▶ _EXERCISE INSTRUCTIONS_
Would you repeat all of the records underneath, exactly as written?

▶ _DATA PROVIDED_
┄┄┄┄┄┄
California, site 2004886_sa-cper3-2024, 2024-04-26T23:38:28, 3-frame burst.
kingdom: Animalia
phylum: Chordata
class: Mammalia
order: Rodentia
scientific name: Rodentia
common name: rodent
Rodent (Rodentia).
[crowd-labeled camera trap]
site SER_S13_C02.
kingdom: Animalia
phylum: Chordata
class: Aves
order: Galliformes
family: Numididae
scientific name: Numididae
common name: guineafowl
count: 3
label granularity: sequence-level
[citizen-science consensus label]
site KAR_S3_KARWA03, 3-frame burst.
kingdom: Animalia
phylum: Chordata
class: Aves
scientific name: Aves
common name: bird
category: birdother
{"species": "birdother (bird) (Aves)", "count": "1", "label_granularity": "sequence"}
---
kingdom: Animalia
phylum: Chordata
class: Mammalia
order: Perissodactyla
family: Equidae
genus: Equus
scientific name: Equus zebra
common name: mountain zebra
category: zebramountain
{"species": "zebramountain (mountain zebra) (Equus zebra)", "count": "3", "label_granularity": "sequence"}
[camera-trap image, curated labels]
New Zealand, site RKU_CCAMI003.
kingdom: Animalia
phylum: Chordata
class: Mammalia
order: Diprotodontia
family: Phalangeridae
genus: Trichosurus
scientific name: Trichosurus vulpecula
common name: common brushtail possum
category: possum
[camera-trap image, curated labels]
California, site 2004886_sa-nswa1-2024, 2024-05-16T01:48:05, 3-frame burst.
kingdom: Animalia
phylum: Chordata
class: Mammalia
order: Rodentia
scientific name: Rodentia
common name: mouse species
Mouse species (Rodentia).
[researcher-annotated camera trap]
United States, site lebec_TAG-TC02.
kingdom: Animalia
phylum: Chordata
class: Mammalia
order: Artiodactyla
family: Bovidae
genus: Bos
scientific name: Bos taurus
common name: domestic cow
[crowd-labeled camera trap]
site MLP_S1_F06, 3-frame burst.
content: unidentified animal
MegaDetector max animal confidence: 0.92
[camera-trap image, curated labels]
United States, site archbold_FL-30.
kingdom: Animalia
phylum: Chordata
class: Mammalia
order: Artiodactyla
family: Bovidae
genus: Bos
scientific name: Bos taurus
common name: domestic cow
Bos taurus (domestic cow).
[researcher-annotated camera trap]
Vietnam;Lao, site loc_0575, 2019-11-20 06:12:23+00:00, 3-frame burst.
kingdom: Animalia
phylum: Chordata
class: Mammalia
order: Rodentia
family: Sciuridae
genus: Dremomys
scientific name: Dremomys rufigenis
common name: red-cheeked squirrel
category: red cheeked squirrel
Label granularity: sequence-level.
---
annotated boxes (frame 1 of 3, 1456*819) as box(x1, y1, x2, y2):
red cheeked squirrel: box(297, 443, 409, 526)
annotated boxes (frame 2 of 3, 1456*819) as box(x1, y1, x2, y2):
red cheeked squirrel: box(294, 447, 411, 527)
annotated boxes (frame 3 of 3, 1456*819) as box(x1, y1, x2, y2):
┄┄┄┄┄┄
▶ _RESPONSE TO THIS EXERCISE_
California, site 2004886_sa-cper3-2024, 2024-04-26T23:38:28, 3-frame burst.
kingdom: Animalia
phylum: Chordata
class: Mammalia
order: Rodentia
scientific name: Rodentia
common name: rodent
Rodent (Rodentia).
[crowd-labeled camera trap]
site SER_S13_C02.
kingdom: Animalia
phylum: Chordata
class: Aves
order: Galliformes
family: Numididae
scientific name: Numididae
common name: guineafowl
count: 3
label granularity: sequence-level
[citizen-science consensus label]
site KAR_S3_KARWA03, 3-frame burst.
kingdom: Animalia
phylum: Chordata
class: Aves
scientific name: Aves
common name: bird
category: birdother
{"species": "birdother (bird) (Aves)", "count": "1", "label_granularity": "sequence"}
---
kingdom: Animalia
phylum: Chordata
class: Mammalia
order: Perissodactyla
family: Equidae
genus: Equus
scientific name: Equus zebra
common name: mountain zebra
category: zebramountain
{"species": "zebramountain (mountain zebra) (Equus zebra)", "count": "3", "label_granularity": "sequence"}
[camera-trap image, curated labels]
New Zealand, site RKU_CCAMI003.
kingdom: Animalia
phylum: Chordata
class: Mammalia
order: Diprotodontia
family: Phalangeridae
genus: Trichosurus
scientific name: Trichosurus vulpecula
common name: common brushtail possum
category: possum
[camera-trap image, curated labels]
California, site 2004886_sa-nswa1-2024, 2024-05-16T01:48:05, 3-frame burst.
kingdom: Animalia
phylum: Chordata
class: Mammalia
order: Rodentia
scientific name: Rodentia
common name: mouse species
Mouse species (Rodentia).
[researcher-annotated camera trap]
United States, site lebec_TAG-TC02.
kingdom: Animalia
phylum: Chordata
class: Mammalia
order: Artiodactyla
family: Bovidae
genus: Bos
scientific name: Bos taurus
common name: domestic cow
[crowd-labeled camera trap]
site MLP_S1_F06, 3-frame burst.
content: unidentified animal
MegaDetector max animal confidence: 0.92
[camera-trap image, curated labels]
United States, site archbold_FL-30.
kingdom: Animalia
phylum: Chordata
class: Mammalia
order: Artiodactyla
family: Bovidae
genus: Bos
scientific name: Bos taurus
common name: domestic cow
Bos taurus (domestic cow).
[researcher-annotated camera trap]
Vietnam;Lao, site loc_0575, 2019-11-20 06:12:23+00:00, 3-frame burst.
kingdom: Animalia
phylum: Chordata
class: Mammalia
order: Rodentia
family: Sciuridae
genus: Dremomys
scientific name: Dremomys rufigenis
common name: red-cheeked squirrel
category: red cheeked squirrel
Label granularity: sequence-level.
---
annotated boxes (frame 1 of 3, 1456*819) as box(x1, y1, x2, y2):
red cheeked squirrel: box(297, 443, 409, 526)
annotated boxes (frame 2 of 3, 1456*819) as box(x1, y1, x2, y2):
red cheeked squirrel: box(294, 447, 411, 527)
annotated boxes (frame 3 of 3, 1456*819) as box(x1, y1, x2, y2):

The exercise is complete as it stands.